Data Loading with DuckDB

Looking under the hood, this page provides guidance for using DuckDB in Framework data loaders and deploying it within GitHub Actions.

Using DuckDB in Data Loaders

The NYC Taxi Rides and Gaia Star Catalog examples use data loaders to perform data preparation, generating pre-projected data and writing it to a Parquet file.

The shell script below loads taxi data using the command line interface to DuckDB. The duckdb executable must be on your environment path... we'll come back to that!

duckdb :memory: << EOF
-- Load spatial extension
INSTALL spatial; LOAD spatial;

-- Project, following the example at https://github.com/duckdb/duckdb_spatial
CREATE TEMP TABLE rides AS SELECT
  pickup_datetime::TIMESTAMP AS datetime,
  ST_Transform(ST_Point(pickup_latitude, pickup_longitude), 'EPSG:4326', 'ESRI:102718') AS pick,
  ST_Transform(ST_Point(dropoff_latitude, dropoff_longitude), 'EPSG:4326', 'ESRI:102718') AS drop
FROM 'https://uwdata.github.io/mosaic-datasets/data/nyc-rides-2010.parquet';

-- Write output parquet file
COPY (SELECT
  HOUR(datetime) + MINUTE(datetime) / 60 AS time,
  ST_X(pick)::INTEGER AS px, -- extract pickup x-coord
  ST_Y(pick)::INTEGER AS py, -- extract pickup y-coord
  ST_X(drop)::INTEGER AS dx, -- extract dropff x-coord
  ST_Y(drop)::INTEGER AS dy  -- extract dropff y-coord
FROM rides) TO 'trips.parquet' WITH (FORMAT PARQUET);
EOF

cat trips.parquet >&1  # Write output to stdout
rm trips.parquet       # Clean up

We invoke DuckDB with the :memory: argument to indicate an in-memory database. We also use the << EOF shell script syntax to provide multi-line input, consisting of the desired SQL queries to run.

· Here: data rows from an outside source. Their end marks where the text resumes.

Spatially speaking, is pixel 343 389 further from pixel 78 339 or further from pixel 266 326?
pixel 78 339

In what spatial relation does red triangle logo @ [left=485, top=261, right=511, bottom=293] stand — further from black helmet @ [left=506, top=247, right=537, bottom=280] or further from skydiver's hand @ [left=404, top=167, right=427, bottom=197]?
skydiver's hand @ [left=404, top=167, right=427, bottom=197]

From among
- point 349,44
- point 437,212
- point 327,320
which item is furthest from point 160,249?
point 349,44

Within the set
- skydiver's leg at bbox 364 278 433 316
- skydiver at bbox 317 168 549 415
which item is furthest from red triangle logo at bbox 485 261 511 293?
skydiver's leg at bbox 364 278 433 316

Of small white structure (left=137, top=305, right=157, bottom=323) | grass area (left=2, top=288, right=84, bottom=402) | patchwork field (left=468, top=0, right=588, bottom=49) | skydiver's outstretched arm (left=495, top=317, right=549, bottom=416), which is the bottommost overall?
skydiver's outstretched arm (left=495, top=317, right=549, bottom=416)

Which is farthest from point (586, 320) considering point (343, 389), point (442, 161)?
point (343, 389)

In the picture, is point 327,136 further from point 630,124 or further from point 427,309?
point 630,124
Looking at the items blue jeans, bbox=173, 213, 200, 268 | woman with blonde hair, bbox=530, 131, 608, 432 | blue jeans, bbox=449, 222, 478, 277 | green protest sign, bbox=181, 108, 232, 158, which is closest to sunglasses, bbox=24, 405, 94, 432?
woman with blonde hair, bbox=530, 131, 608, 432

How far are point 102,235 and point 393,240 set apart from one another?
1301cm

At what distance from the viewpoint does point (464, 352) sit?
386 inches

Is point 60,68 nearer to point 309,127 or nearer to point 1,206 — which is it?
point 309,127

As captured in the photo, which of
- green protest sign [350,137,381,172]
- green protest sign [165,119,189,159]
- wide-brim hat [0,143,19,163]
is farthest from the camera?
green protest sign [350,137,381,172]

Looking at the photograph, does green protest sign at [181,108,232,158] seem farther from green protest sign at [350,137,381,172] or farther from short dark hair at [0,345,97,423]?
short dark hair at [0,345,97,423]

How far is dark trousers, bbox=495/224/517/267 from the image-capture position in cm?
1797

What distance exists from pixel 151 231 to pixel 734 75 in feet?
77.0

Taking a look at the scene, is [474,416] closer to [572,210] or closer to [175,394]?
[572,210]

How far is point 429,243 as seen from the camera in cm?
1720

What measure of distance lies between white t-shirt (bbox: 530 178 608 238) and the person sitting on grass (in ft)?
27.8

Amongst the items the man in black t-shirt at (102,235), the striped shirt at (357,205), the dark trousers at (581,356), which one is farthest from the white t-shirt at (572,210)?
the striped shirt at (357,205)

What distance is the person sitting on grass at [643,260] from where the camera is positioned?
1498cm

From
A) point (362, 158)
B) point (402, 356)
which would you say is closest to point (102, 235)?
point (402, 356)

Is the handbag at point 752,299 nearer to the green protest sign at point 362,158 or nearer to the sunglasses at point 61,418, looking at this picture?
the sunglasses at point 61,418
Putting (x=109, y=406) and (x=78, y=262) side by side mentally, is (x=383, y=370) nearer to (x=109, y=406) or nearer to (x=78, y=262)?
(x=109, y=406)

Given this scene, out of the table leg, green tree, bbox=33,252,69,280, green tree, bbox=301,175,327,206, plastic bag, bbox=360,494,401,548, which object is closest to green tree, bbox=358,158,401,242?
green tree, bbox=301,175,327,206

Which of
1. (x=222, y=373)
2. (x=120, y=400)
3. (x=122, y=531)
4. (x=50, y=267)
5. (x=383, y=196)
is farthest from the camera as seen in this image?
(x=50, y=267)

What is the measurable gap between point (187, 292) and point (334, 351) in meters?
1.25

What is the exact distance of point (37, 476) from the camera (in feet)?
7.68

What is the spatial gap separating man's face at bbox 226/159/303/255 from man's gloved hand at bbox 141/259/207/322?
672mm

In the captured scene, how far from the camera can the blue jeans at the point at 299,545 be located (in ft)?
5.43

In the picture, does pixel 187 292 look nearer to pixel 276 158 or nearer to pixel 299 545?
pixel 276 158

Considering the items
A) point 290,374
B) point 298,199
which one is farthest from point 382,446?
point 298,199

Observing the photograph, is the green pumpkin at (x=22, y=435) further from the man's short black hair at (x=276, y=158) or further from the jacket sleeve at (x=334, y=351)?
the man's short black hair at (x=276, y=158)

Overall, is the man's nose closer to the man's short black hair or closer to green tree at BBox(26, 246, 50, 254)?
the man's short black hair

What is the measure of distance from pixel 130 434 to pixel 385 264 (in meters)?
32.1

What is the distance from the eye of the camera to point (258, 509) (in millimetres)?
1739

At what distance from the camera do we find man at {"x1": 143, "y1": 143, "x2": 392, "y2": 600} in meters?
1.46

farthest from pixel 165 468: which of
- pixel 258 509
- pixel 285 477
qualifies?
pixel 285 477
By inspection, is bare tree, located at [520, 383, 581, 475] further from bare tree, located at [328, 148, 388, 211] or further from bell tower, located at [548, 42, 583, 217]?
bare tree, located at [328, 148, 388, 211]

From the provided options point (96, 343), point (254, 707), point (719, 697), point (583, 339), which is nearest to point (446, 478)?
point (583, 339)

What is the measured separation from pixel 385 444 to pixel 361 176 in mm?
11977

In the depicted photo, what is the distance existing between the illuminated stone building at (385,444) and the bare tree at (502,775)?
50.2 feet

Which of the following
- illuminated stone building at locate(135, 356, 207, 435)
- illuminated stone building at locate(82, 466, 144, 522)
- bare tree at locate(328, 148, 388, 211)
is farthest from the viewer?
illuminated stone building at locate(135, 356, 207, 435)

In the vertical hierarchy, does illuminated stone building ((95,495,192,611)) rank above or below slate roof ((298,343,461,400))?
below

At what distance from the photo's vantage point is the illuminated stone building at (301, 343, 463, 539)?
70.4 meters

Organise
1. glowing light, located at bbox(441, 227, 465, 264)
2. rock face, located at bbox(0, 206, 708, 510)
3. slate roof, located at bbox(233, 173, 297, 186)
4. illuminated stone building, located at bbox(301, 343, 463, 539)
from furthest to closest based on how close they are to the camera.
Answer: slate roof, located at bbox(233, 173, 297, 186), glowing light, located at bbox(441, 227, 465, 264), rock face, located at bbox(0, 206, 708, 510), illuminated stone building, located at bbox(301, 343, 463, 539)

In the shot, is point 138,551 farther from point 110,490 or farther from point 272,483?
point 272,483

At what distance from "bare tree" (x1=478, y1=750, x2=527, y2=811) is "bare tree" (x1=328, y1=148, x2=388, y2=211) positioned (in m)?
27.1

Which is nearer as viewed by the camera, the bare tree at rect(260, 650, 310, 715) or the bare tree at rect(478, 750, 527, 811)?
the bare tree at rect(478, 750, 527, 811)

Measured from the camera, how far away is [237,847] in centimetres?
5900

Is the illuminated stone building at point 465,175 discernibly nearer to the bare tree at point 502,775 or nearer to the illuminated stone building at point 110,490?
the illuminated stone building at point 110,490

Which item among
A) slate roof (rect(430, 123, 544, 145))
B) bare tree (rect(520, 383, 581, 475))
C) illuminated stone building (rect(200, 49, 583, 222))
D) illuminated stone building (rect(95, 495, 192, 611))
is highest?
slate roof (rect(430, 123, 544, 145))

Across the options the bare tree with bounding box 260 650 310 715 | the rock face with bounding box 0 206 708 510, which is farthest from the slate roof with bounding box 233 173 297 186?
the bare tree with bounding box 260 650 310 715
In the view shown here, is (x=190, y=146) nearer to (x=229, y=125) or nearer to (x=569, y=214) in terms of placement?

The last query (COPY ...) writes a Parquet file to disk. However, Observable Framework requires that we instead write data to stdout. On some platforms we can do this by writing to the file descriptor /dev/stdout. However, this file does not exist on all platforms – including in GitHub Actions, where this query will fail.

So we complete the script with two additional commands:

Write (cat) the bytes of the Parquet file to stdout.
Remove (rm) the generated file, as we no longer need it.

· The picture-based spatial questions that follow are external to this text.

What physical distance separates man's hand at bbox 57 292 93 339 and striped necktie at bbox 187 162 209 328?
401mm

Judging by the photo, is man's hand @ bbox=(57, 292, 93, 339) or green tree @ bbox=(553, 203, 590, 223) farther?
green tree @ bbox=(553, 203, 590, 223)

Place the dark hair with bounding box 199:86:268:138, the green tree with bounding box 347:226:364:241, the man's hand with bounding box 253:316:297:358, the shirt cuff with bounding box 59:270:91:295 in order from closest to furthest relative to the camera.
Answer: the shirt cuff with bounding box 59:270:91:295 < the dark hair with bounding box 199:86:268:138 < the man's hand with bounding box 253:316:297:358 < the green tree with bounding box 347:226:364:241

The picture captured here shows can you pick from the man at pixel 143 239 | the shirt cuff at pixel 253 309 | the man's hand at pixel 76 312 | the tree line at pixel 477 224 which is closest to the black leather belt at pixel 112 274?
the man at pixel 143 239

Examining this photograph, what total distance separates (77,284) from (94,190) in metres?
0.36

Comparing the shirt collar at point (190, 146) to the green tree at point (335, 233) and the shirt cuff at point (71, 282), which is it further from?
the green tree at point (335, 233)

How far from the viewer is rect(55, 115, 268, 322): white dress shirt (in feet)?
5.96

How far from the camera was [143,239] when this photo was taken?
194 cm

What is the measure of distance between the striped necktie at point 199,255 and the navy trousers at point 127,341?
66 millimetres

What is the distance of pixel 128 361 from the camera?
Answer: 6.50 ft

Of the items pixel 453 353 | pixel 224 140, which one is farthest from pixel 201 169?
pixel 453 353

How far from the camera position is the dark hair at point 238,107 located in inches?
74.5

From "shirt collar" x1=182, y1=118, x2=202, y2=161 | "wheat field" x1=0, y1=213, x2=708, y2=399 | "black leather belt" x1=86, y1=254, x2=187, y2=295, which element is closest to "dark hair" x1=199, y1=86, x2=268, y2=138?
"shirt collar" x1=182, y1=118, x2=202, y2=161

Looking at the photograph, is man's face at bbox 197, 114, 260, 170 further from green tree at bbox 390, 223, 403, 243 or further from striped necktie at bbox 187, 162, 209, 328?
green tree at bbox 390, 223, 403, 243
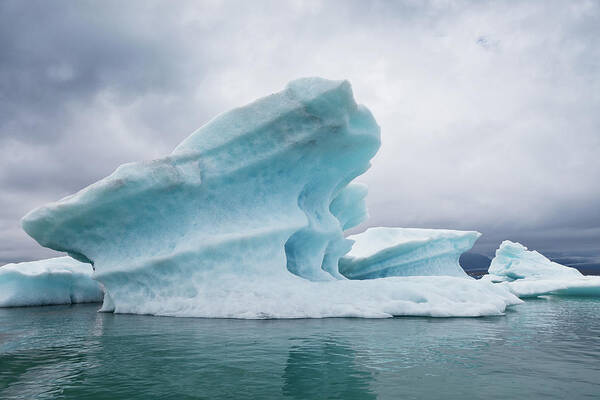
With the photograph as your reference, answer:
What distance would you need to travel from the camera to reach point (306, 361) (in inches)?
211

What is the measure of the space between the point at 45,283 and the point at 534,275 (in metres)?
28.3

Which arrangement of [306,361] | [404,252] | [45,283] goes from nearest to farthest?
1. [306,361]
2. [45,283]
3. [404,252]

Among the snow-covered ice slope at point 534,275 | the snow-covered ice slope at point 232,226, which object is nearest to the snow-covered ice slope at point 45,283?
the snow-covered ice slope at point 232,226

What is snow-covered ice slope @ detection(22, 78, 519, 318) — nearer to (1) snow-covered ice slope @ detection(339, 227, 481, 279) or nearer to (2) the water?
(2) the water

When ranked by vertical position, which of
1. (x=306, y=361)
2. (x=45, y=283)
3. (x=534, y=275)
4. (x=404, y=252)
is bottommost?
(x=306, y=361)

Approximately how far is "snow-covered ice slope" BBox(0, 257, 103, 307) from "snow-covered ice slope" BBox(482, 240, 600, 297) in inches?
801

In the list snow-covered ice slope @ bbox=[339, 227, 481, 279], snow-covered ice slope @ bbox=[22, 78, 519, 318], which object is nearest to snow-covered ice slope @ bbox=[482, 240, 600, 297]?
snow-covered ice slope @ bbox=[339, 227, 481, 279]

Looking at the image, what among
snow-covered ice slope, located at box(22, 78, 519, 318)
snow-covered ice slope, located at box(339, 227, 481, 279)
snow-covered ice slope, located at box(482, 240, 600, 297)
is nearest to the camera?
snow-covered ice slope, located at box(22, 78, 519, 318)

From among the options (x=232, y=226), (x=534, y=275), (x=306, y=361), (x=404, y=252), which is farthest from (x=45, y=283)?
(x=534, y=275)

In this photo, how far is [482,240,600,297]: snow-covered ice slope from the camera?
20.6 metres

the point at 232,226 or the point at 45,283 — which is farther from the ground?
the point at 232,226

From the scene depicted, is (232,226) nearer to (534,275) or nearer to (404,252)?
(404,252)

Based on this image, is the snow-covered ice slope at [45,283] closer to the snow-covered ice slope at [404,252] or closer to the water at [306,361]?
the water at [306,361]

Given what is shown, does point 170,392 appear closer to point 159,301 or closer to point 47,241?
point 159,301
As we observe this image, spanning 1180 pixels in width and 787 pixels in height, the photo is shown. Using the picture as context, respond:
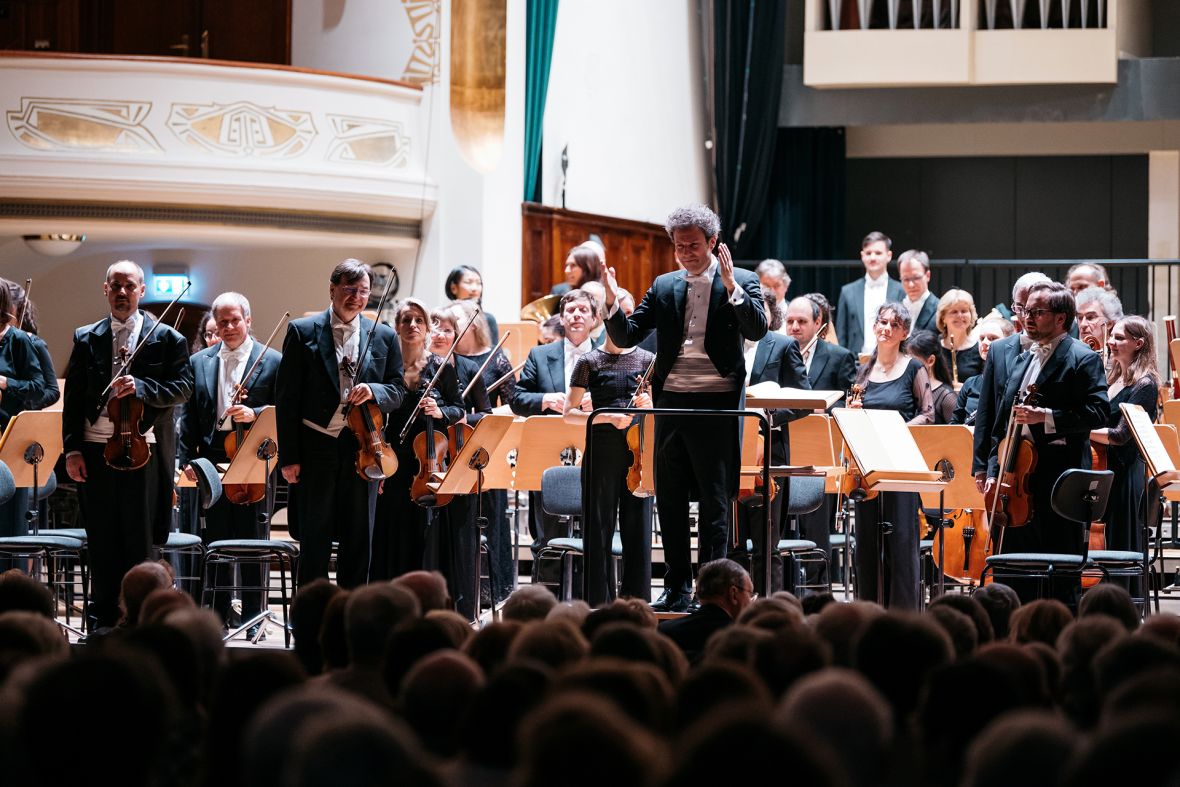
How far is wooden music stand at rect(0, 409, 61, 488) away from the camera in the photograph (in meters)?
5.97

Using DuckDB in GitHub Actions

To deploy our Observable Framework site on GitHub, we use a GitHub Actions workflow. As noted earlier, one issue when running in GitHub Actions is the lack of file-based access to stdout. But another, even more basic, issue is that we need to have DuckDB installed!

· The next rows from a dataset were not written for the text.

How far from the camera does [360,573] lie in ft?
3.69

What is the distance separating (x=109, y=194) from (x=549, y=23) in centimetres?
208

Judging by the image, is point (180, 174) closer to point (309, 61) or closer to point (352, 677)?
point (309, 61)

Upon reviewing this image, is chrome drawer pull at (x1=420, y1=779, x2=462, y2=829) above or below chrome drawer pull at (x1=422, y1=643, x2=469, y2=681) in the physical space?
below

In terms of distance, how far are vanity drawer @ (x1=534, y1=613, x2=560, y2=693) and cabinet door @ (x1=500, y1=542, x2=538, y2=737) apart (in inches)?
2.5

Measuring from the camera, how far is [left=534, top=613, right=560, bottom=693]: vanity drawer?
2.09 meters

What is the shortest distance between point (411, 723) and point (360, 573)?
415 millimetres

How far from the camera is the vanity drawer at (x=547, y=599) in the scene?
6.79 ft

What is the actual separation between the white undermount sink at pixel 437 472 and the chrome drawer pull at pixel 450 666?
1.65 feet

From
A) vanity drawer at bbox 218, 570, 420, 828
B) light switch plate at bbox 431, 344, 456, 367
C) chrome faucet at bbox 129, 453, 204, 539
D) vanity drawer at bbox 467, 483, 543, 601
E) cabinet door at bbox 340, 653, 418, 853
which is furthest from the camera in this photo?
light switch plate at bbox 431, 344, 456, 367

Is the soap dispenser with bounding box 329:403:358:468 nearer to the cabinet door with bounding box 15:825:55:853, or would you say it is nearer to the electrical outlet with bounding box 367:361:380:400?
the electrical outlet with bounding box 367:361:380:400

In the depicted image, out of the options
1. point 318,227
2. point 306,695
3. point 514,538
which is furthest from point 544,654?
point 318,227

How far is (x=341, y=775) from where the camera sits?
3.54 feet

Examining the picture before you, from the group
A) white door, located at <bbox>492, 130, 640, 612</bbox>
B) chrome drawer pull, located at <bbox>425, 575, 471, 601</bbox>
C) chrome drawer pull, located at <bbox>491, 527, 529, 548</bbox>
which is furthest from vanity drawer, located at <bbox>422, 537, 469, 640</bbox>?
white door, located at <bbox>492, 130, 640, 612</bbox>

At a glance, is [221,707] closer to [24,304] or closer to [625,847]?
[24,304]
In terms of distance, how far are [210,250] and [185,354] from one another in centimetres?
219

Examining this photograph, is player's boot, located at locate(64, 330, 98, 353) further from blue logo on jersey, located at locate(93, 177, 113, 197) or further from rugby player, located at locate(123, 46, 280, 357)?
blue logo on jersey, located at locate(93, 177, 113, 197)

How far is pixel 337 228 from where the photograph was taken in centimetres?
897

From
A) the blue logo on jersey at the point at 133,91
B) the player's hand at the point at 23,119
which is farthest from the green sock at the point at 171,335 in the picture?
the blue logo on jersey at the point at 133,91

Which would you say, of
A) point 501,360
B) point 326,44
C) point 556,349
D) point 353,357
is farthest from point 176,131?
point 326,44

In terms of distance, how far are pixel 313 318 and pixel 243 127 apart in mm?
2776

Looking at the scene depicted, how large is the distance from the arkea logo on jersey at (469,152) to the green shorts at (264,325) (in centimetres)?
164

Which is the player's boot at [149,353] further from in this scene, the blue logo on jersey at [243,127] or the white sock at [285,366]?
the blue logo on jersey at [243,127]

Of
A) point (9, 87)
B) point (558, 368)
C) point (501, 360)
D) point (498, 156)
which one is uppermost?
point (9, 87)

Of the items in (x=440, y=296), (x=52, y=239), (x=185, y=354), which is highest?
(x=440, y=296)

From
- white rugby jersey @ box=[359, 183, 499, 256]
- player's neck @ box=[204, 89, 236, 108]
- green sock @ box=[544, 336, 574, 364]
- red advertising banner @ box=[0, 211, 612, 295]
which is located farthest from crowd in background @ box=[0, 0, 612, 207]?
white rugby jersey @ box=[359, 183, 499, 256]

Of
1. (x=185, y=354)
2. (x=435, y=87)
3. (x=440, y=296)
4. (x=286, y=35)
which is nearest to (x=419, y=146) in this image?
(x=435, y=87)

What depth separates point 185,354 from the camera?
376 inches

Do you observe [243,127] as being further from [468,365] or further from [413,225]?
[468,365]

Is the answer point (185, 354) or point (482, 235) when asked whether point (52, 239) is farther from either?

This snippet installs DuckDB within a workflow. We download a zip file of the official release, unpack it, copy the duckdb executable to /opt/duckdb, and then link to duckdb in the directory /usr/bin, ensuring it is accessible to subsequent scripts:

steps:
  - name: Install DuckDB CLI
    run: |
      wget https://github.com/duckdb/duckdb/releases/download/v0.10.0/duckdb_cli-linux-amd64.zip
      unzip duckdb_cli-linux-amd64.zip
      mkdir /opt/duckdb && mv duckdb /opt/duckdb && chmod +x /opt/duckdb/duckdb && sudo ln -s /opt/duckdb/duckdb /usr/bin/duckdb
      rm duckdb_cli-linux-amd64.zip

We perform installation before the site build steps, ensuring duckdb is ready to go.